Het is zaak die droom in goede banen te leiden. Er - opnieuw - een goed verhaal van te maken.

De grootste taak die de Europese intellectuelen, die essentiële elite van verhalenvertellers en -bedenkers, in het economisch en politiek verenigd Europa rest, is aan dat verhaal te blijven schrijven, eraan te werken dat de inhouden, de symbolen en metaforen waarop en waaruit Europa gebouwd is, niet verdunnen tot een Succes-agenda-citatenreeks, tot een onaantastbare canon, waaraan slechts de economische en politieke elite lippendienst bewijst, en die door de rest van de bevolking als achterhaalde Quatsch terzijde wordt geschoven... Juist daarom is het noodzakelijk om Grote Verhalen te vertellen en opnieuw te vertellen. Ze zijn er, dááraan hoeft niet te worden getwijfeld!
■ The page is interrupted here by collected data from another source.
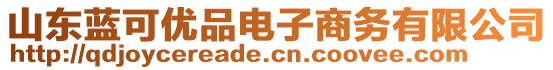 山东蓝可优品电子商务有限公司
http://qdjoycereade.cn.coovee.com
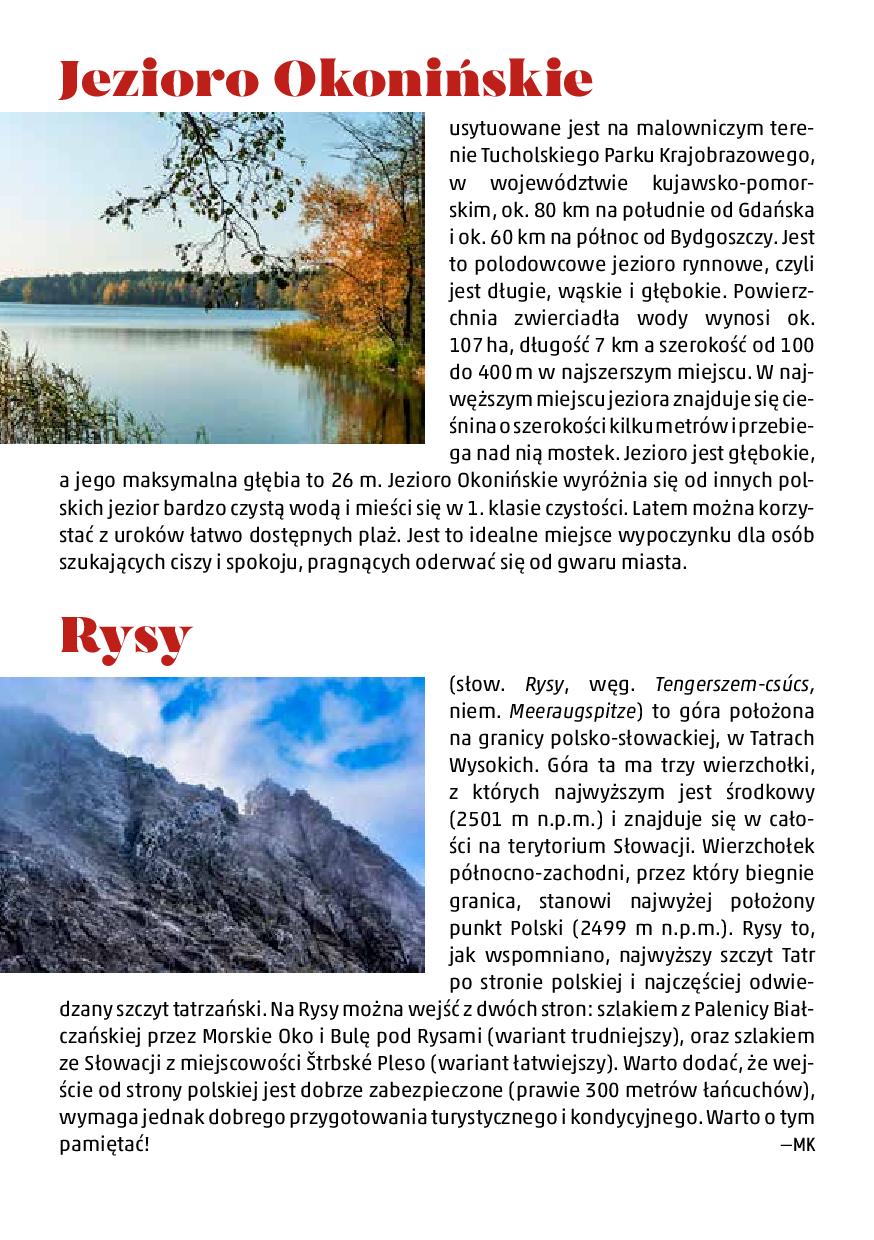 Jezioro Okonińskie

usytuowane jest na malowniczym terenie Tucholskiego Parku Krajobrazowego, w województwie kujawsko-pomorskim, ok. 80 km na południe od Gdańska i ok. 60 km na północ od Bydgoszczy. Jest to polodowcowe jezioro rynnowe, czyli jest długie, wąskie i głębokie. Powierzchnia zwierciadła wody wynosi ok. 107 ha, długość 7 km a szerokość od 100 do 400 m w najszerszym miejscu. W najwęższym miejscu jeziora znajduje się cieśnina o szerokości kilku metrów i przebiega nad nią mostek. Jezioro jest głębokie, a jego maksymalna głębia to 26 m. Jezioro Okonińskie wyróżnia się od innych polskich jezior bardzo czystą wodą i mieści się w 1. klasie czystości. Latem można korzystać z uroków łatwo dostępnych plaż. Jest to idealne miejsce wypoczynku dla osób szukających ciszy i spokoju, pragnących oderwać się od gwaru miasta.

Rysy

(słow. Rysy, węg. Tengerszem-csúcs, niem. Meeraugspitze) to góra położona na granicy polsko-słowackiej, w Tatrach Wysokich. Góra ta ma trzy wierzchołki, z których najwyższym jest środkowy (2501 m n.p.m.) i znajduje się w całości na terytorium Słowacji. Wierzchołek północno-zachodni, przez który biegnie granica, stanowi najwyżej położony punkt Polski (2499 m n.p.m.). Rysy to, jak wspomniano, najwyższy szczyt Tatr po stronie polskiej i najczęściej odwiedzany szczyt tatrzański. Na Rysy można wejść z dwóch stron: szlakiem z Palenicy Białczańskiej przez Morskie Oko i Bulę pod Rysami (wariant trudniejszy), oraz szlakiem ze Słowacji z miejscowości Štrbské Pleso (wariant łatwiejszy). Warto dodać, że wejście od strony polskiej jest dobrze zabezpieczone (prawie 300 metrów łańcuchów), wymaga jednak dobrego przygotowania turystycznego i kondycyjnego. Warto o tym pamiętać!

—MK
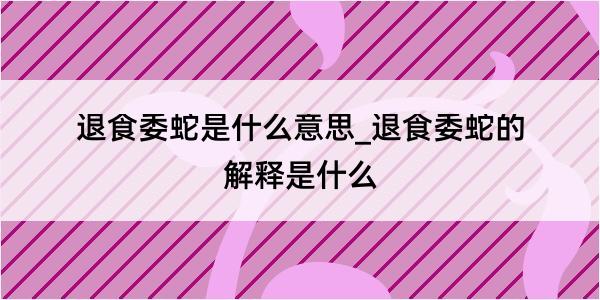 退食委蛇是什么意思_退食委蛇的解释是什么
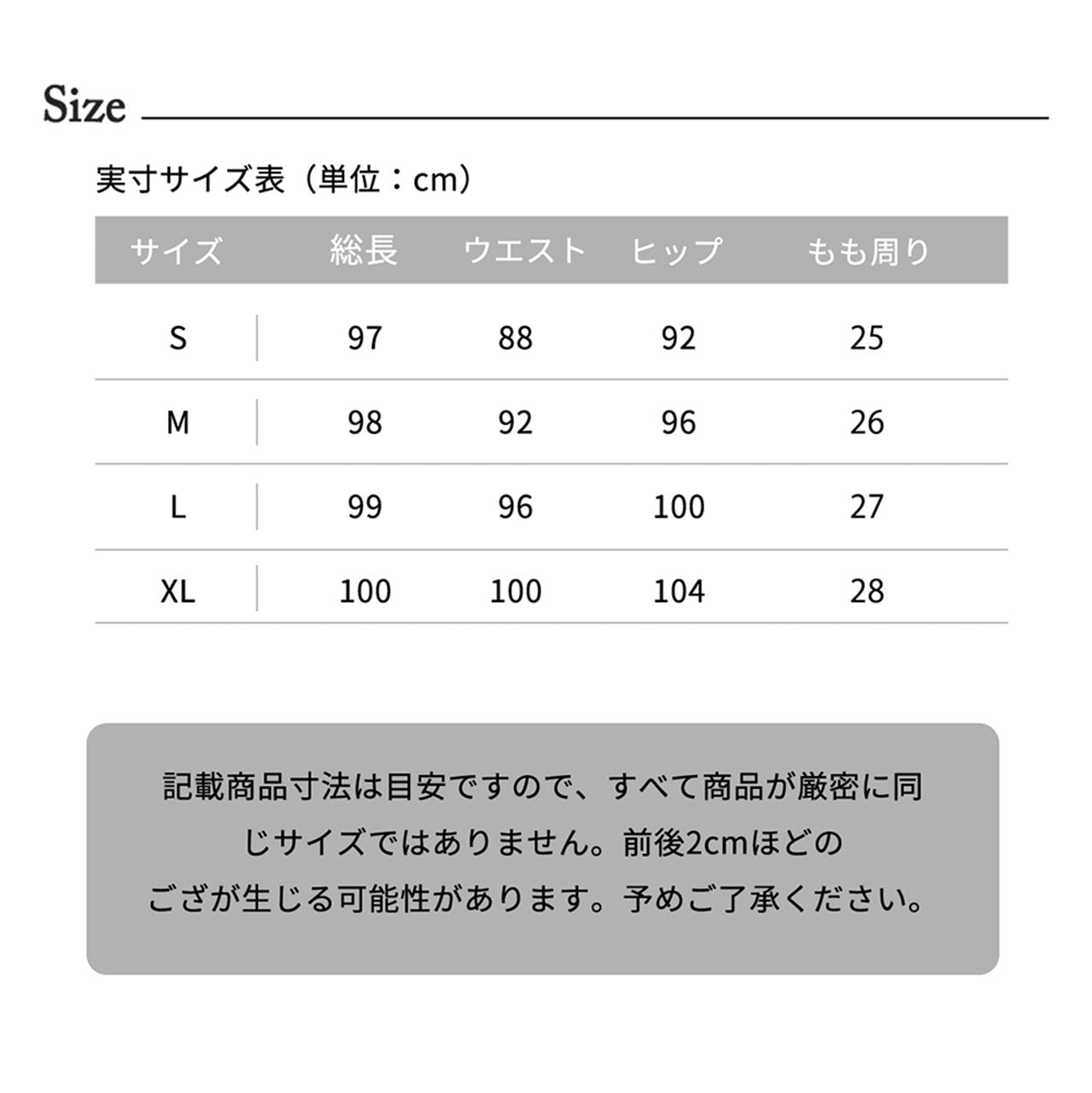 Size

実寸サイズ表（単位：cm）

| サイズ | 総長 | ウエスト | ヒップ | もも周り |
|---|---|---|---|---|
| S | 97 | 88 | 92 | 25 |
| M | 98 | 92 | 96 | 26 |
| L | 99 | 96 | 100 | 27 |
| XL | 100 | 100 | 104 | 28 |

記載商品寸法は目安ですので、すべて商品が厳密に同じサイズではありません。前後2cmほどのごさが生じる可能性があります。予めご了承ください。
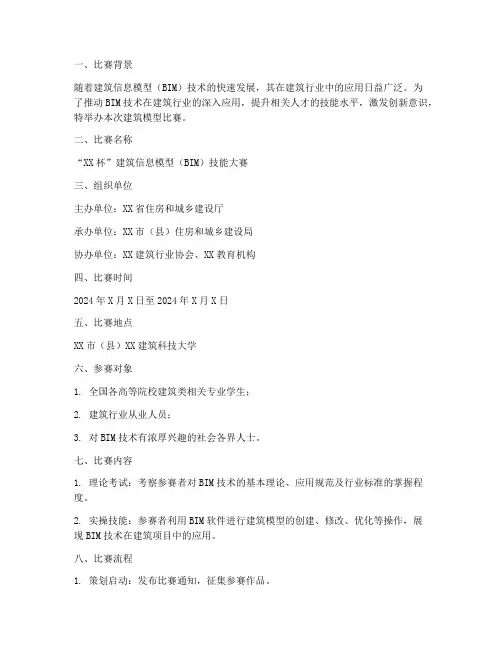 一、比赛背景

随着建筑信息模型（BIM）技术的快速发展，其在建筑行业中的应用日益广泛。为了推动BIM技术在建筑行业的深入应用，提升相关人才的技能水平，激发创新意识，特举办本次建筑模型比赛。

二、比赛名称

“XX杯”建筑信息模型（BIM）技能大赛

三、组织单位

主办单位：XX省住房和城乡建设厅

承办单位：XX市（县）住房和城乡建设局

协办单位：XX建筑行业协会、XX教育机构

四、比赛时间

2024年X月X日至2024年X月X日

五、比赛地点

XX市（县）XX建筑科技大学

六、参赛对象

1. 全国各高等院校建筑类相关专业学生；

2. 建筑行业从业人员；

3. 对BIM技术有浓厚兴趣的社会各界人士。

七、比赛内容

1. 理论考试：考察参赛者对BIM技术的基本理论、应用规范及行业标准的掌握程度。

2. 实操技能：参赛者利用BIM软件进行建筑模型的创建、修改、优化等操作，展现BIM技术在建筑项目中的应用。

八、比赛流程

1. 策划启动：发布比赛通知，征集参赛作品。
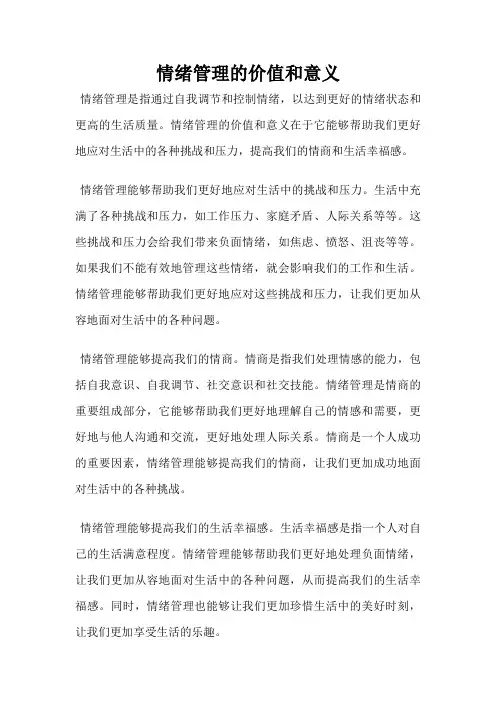 情绪管理的价值和意义

情绪管理是指通过自我调节和控制情绪，以达到更好的情绪状态和更高的生活质量。情绪管理的价值和意义在于它能够帮助我们更好地应对生活中的各种挑战和压力，提高我们的情商和生活幸福感。

情绪管理能够帮助我们更好地应对生活中的挑战和压力。生活中充满了各种挑战和压力，如工作压力、家庭矛盾、人际关系等等。这些挑战和压力会给我们带来负面情绪，如焦虑、愤怒、沮丧等等。如果我们不能有效地管理这些情绪，就会影响我们的工作和生活。情绪管理能够帮助我们更好地应对这些挑战和压力，让我们更加从容地面对生活中的各种问题。

情绪管理能够提高我们的情商。情商是指我们处理情感的能力，包括自我意识、自我调节、社交意识和社交技能。情绪管理是情商的重要组成部分，它能够帮助我们更好地理解自己的情感和需要，更好地与他人沟通和交流，更好地处理人际关系。情商是一个人成功的重要因素，情绪管理能够提高我们的情商，让我们更加成功地面对生活中的各种挑战。

情绪管理能够提高我们的生活幸福感。生活幸福感是指一个人对自己的生活满意程度。情绪管理能够帮助我们更好地处理负面情绪，让我们更加从容地面对生活中的各种问题，从而提高我们的生活幸福感。同时，情绪管理也能够让我们更加珍惜生活中的美好时刻，让我们更加享受生活的乐趣。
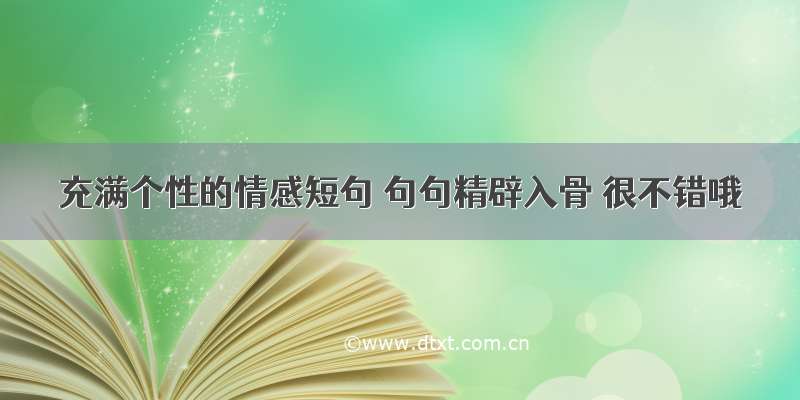 充满个性的情感短句 句句精辟入骨 很不错哦

©www.dtxt.com.cn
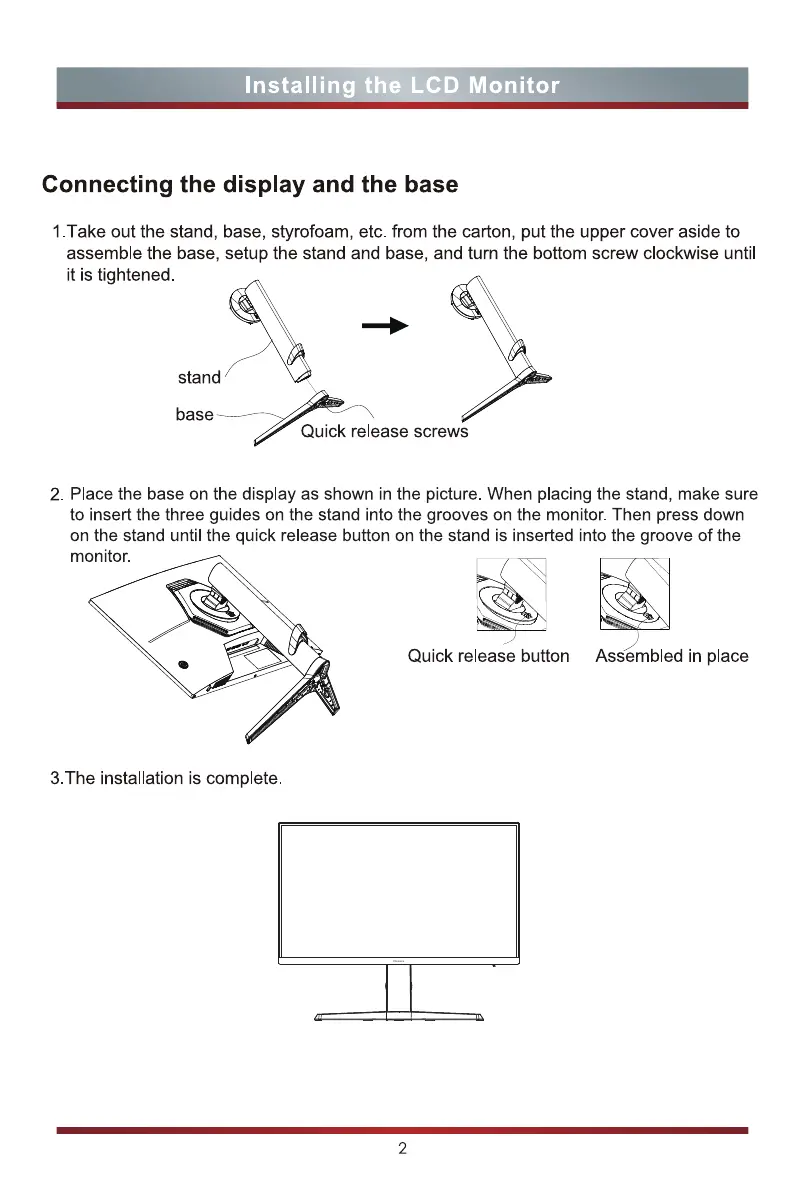 Installing the LCD Monitor

Connecting the display and the base

1.Take out the stand, base, styrofoam, etc. from the carton, put the upper cover aside to assemble the base, setup the stand and base, and turn the bottom screw clockwise until it is tightened.

stand

base

Quick release screws

2. Place the base on the display as shown in the picture. When placing the stand, make sure to insert the three guides on the stand into the grooves on the monitor. Then press down on the stand until the quick release button on the stand is inserted into the groove of the monitor.

Quick release button

Assembled in place

3.The installation is complete.

2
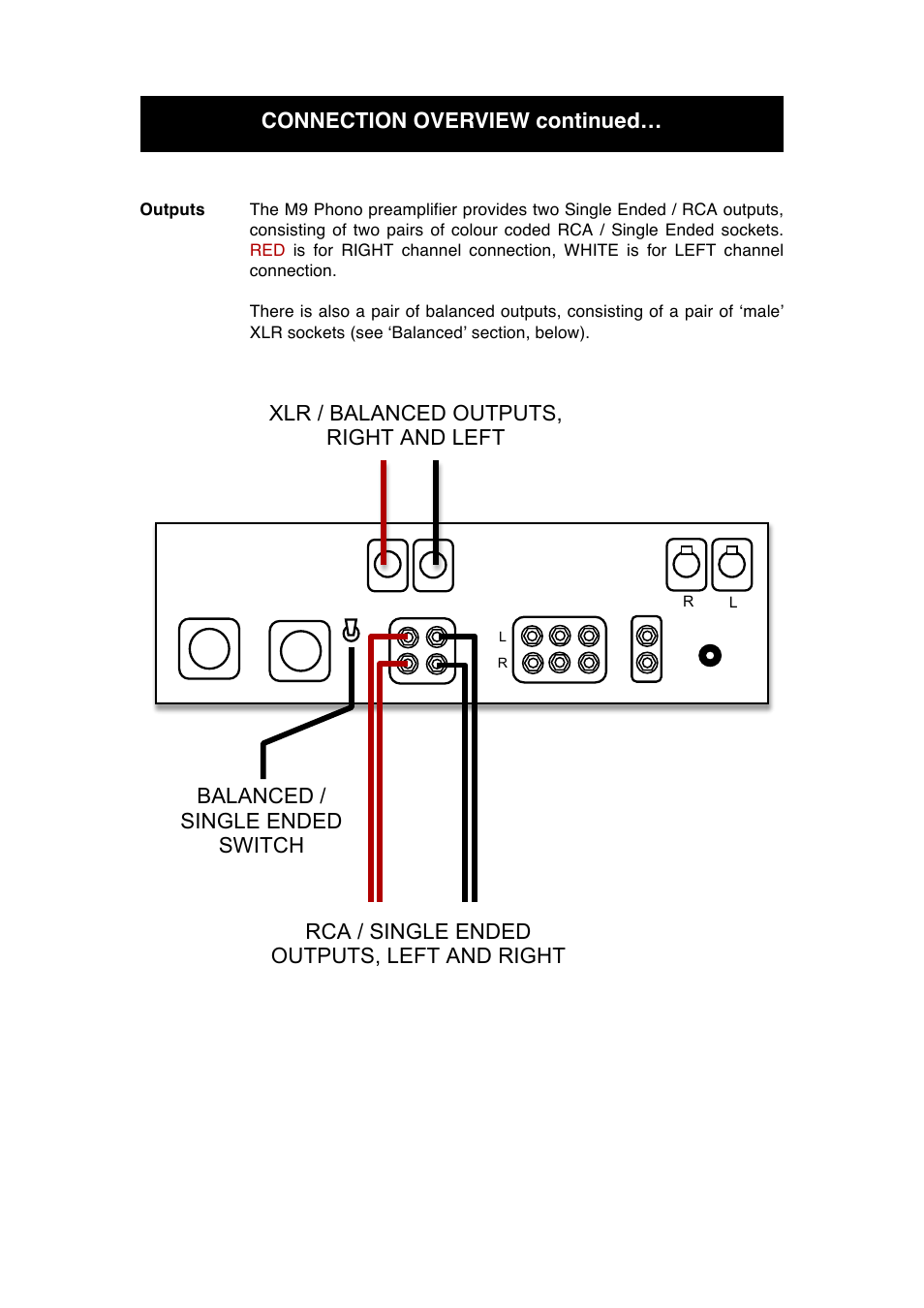 CONNECTION OVERVIEW continued…

Outputs

The M9 Phono preamplifier provides two Single Ended / RCA outputs, consisting of two pairs of colour coded RCA / Single Ended sockets. RED is for RIGHT channel connection, WHITE is for LEFT channel connection.

There is also a pair of balanced outputs, consisting of a pair of ‘male’ XLR sockets (see ‘Balanced’ section, below).

XLR / BALANCED OUTPUTS, RIGHT AND LEFT

R L

L

R

BALANCED / SINGLE ENDED SWITCH

RCA / SINGLE ENDED OUTPUTS, LEFT AND RIGHT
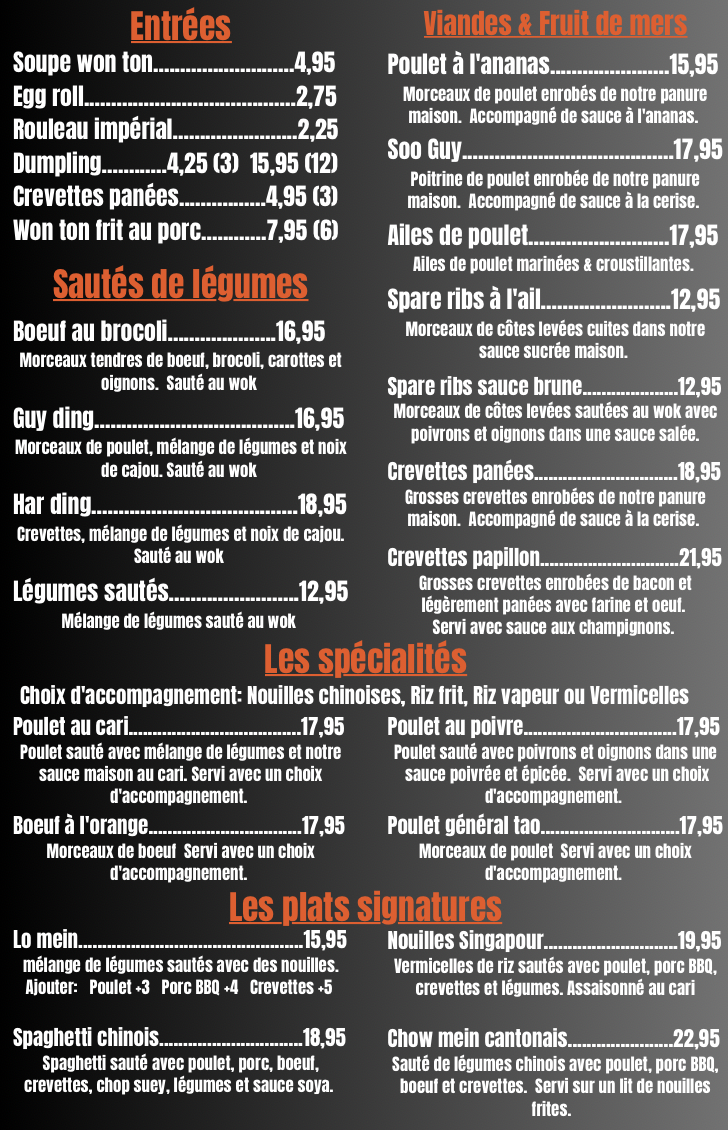 Entrées

Soupe won ton 4,95
Egg roll 2,75
Rouleau impérial 2,25
Dumpling 4,25 (3) 15,95 (12)
Crevettes panées 4,95 (3)
Won ton frit au porc 7,95 (6)

Sautés de légumes

Boeuf au brocoli 16,95
Morceaux tendres de boeuf, brocoli, carottes et oignons. Sauté au wok

Guy ding 16,95
Morceaux de poulet, mélange de légumes et noix de cajou. Sauté au wok

Har ding 18,95
Crevettes, mélange de légumes et noix de cajou. Sauté au wok

Légumes sautés 12,95
Mélange de légumes sauté au wok

Viandes & Fruit de mers

Poulet à l'ananas 15,95
Morceaux de poulet enrobés de notre panure maison. Accompagné de sauce à l'ananas.

Soo Guy 17,95
Poitrine de poulet enrobée de notre panure maison. Accompagné de sauce à la cerise.

Ailes de poulet 17,95
Ailes de poulet marinées & croustillantes.

Spare ribs à l'ail 12,95
Morceaux de côtes levées cuites dans notre sauce sucrée maison.

Spare ribs sauce brune 12,95
Morceaux de côtes levées sautées au wok avec poivrons et oignons dans une sauce salée.

Crevettes panées 18,95
Grosses crevettes enrobées de notre panure maison. Accompagné de sauce à la cerise.

Crevettes papillon 21,95
Grosses crevettes enrobées de bacon et légèrement panées avec farine et oeuf. Servi avec sauce aux champignons.

Les spécialités

Choix d'accompagnement: Nouilles chinoises, Riz frit, Riz vapeur ou Vermicelles

Poulet au cari 17,95
Poulet sauté avec mélange de légumes et notre sauce maison au cari. Servi avec un choix d'accompagnement.

Boeuf à l'orange 17,95
Morceaux de boeuf Servi avec un choix d'accompagnement.

Poulet au poivre 17,95
Poulet sauté avec poivrons et oignons dans une sauce poivrée et épicée. Servi avec un choix d'accompagnement.

Poulet général tao 17,95
Morceaux de poulet Servi avec un choix d'accompagnement.

Les plats signatures

Lo mein 15,95
mélange de légumes sautés avec des nouilles.
Ajouter: Poulet +3 Porc BBQ +4 Crevettes +5

Spaghetti chinois 18,95
Spaghetti sauté avec poulet, porc, boeuf, crevettes, chop suey, légumes et sauce soya.

Nouilles Singapour 19,95
Vermicelles de riz sautés avec poulet, porc BBQ, crevettes et légumes. Assaisonné au cari

Chow mein cantonais 22,95
Sauté de légumes chinois avec poulet, porc BBQ, boeuf et crevettes. Servi sur un lit de nouilles frites.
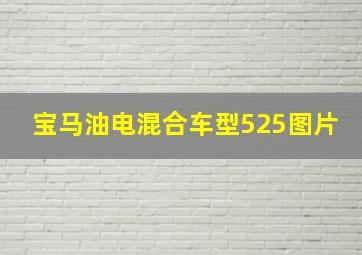 宝马油电混合车型525图片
We moeten onze boekenkast niet alleen beheren en koesteren als een museumstuk, we moeten er mee werken, want we wonen erin.

Europa bestaat.

De landen van de Europese Unie zijn al eeuwenlang niet zomaar buren, ze zijn familie.

Wanneer dus gestreefd wordt naar steeds verder gaande economische en politieke integratie in Europa, is dat niet meer en niet minder dan het continueren van een eeuwenoud verhaal, een twee en een half millennia oude droom.

Nu is bekend dat er tussen droom en daad wetten in de weg staan, en praktische bezwaren. Maar even bekend is dat we in Europa voor dergelijke banale obstakels nooit veel respect gehad hebben.

De vraag naar een Verenigd Europa is dus niet: OF, maar: HOE.

Het Verdrag van Maastricht geeft een globaal antwoord op die hoe-vraag. Dat antwoord is niet volledig en nog vol van tegenstrijdigheden, maar op zichzelf niet incoherent: het geeft een richting aan, die consistent is met de oude droom van een Verenigd Europa-van-de-ideeën. Het is zinloos die droom te ontkennen of te bestrijden - ze is deel van onze identiteit.

Nu de (van oorsprong Europese) economie een wereldomspannend netwerk is geworden, doet de verwantschap tussen de oude Europese staten zich op twee manieren des te sterker voelen:

Europa is het idee kwijt het centrum van de wereld te zijn, en wordt gedwongen haar identiteit te herdefiniëren ten opzichte van andere centra (Amerika, Japan, Azië, het Nabije Oosten). Economische en politieke integratie kunnen een zeer belangrijke rol vervullen in die herdefiniëring van de Europese identiteit.

Ten tweede treedt scherper dan ooit aan het licht dat onze welvaart is gebaseerd op grensoverschrijdende samenwerking. Het economische en politieke blok, dat Europa in de wereld moet vertegenwoordigen, dient niet (meer) om die wereld te veroveren, maar vooral om onszelf, temidden van ons gelijken, te handhaven.

Men kan dus mijn stelling omdraaien: Europese economische en politieke integratie is een noodzakelijke voorwaarde voor het overleven van de Europese cultuur.